DOCUMENT PASSAGE:
════════════════

Reasonable notice normally includes enough time to:
- Read the allegations carefully
- Review any witness statements, emails or other evidence
- Gather your own evidence or documents
- Speak to any witnesses you want to bring
- Arrange for a work colleague or trade union representative to attend with you
- Prepare what you want to say at the meeting
If your employer sends you a long bundle of documents on Friday afternoon and asks you to attend a hearing on Monday morning, that may not be reasonable. Equally, if the allegation is straightforward and the employer provides all the relevant information clearly, 48 hours could be seen as reasonable.
ACAS also expects employers to explain the possible outcome in advance, including whether the hearing could lead to a warning or dismissal. Without enough notice to prepare for those consequences, the procedure may not be fair.
Is 48 Hours Enough Time to Prepare for a Disciplinary Meeting?
Whether 48 hours is enough depends on the circumstances of your case. ACAS does not say that two days is always enough or always unfair. The real test is whether you can reasonably prepare.
In many workplaces, 48 hours is treated as the bare minimum. It may be acceptable for a simple issue where there is only a small amount of evidence and the possible outcome is limited to a first warning. However, it is often not enough where there are serious allegations or a large amount of information to review.
When Can 48 Hours Be Considered Reasonable Notice?
Forty-eight hours can be reasonable if the case is simple and you already understand what the issue is. For example, if the allegation concerns a single incident, such as arriving late or breaking a workplace rule, you may not need much time to prepare.
You are more likely to have had reasonable notice where:
- The allegation is clear and straightforward
- There are only a few pages of evidence
- The employer has already discussed the issue with you informally
- The hearing is unlikely to lead to dismissal
- You can easily arrange for a colleague or union representative to attend
For example, imagine you receive a letter on Tuesday explaining that you are attending a hearing on Thursday about repeatedly missing a reporting deadline.
The employer includes copies of the emails and tells you that the likely outcome is a first written warning. In that situation, 48 hours may be enough time.

════════════════

PROVIDED DATA:
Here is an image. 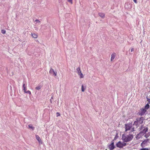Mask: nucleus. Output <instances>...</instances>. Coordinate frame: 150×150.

════════════════

THE EXERCISE:
Continue the passage on notice for disciplinary meetings, picking up right after its final sentence. The listing has no connection to the passage on notice for disciplinary meetings.

THE OUTPUT:
One employer explains that “48 hours’ notice is often bandied about and in a lot of circumstances will be reasonable”. That is especially true where the allegation is minor and there is very little dispute about the facts.
A business adviser interviewed about short-notice hearings said:
“For simple misconduct cases, two days can be enough if the employee has all the information immediately. The key issue is not the number of hours, but whether the employee can genuinely prepare before the meeting.”
When Should You Be Given More Than 48 Hours to Prepare?
You should usually be given more than 48 hours if the hearing is more serious or there is a lot of evidence to consider. The more complex the case, the more time you need.
You may need additional time if:
- The hearing could lead to dismissal
- You are accused of gross misconduct
- There are several allegations against you
- You have received witness statements or a large evidence pack
- You need to speak to witnesses yourself
- Your chosen companion is unavailable at short notice
- You need advice from a trade union or solicitor
Most employment specialists recommend around five working days for more serious cases. Some employers give even longer if there are many documents to review. One legal guide states that, depending on the complexity of the case, one week is often sufficient notice for a disciplinary hearing.
A typical example might involve an accusation of gross misconduct based on several months of emails, CCTV footage and witness evidence. If you only receive 48 hours to review everything, it may be very difficult to prepare your defence properly. In that situation, you would have good reason to ask for the hearing to be delayed.
A Citizens Advice adviser quoted in competitor material explained it this way:
“If you need more time to consider the evidence they have given you, you can ask for the meeting to be postponed so you have extra time. The amount of time you ask for should be reasonable.”
Why Do Complex Disciplinary Cases Usually Require More Time?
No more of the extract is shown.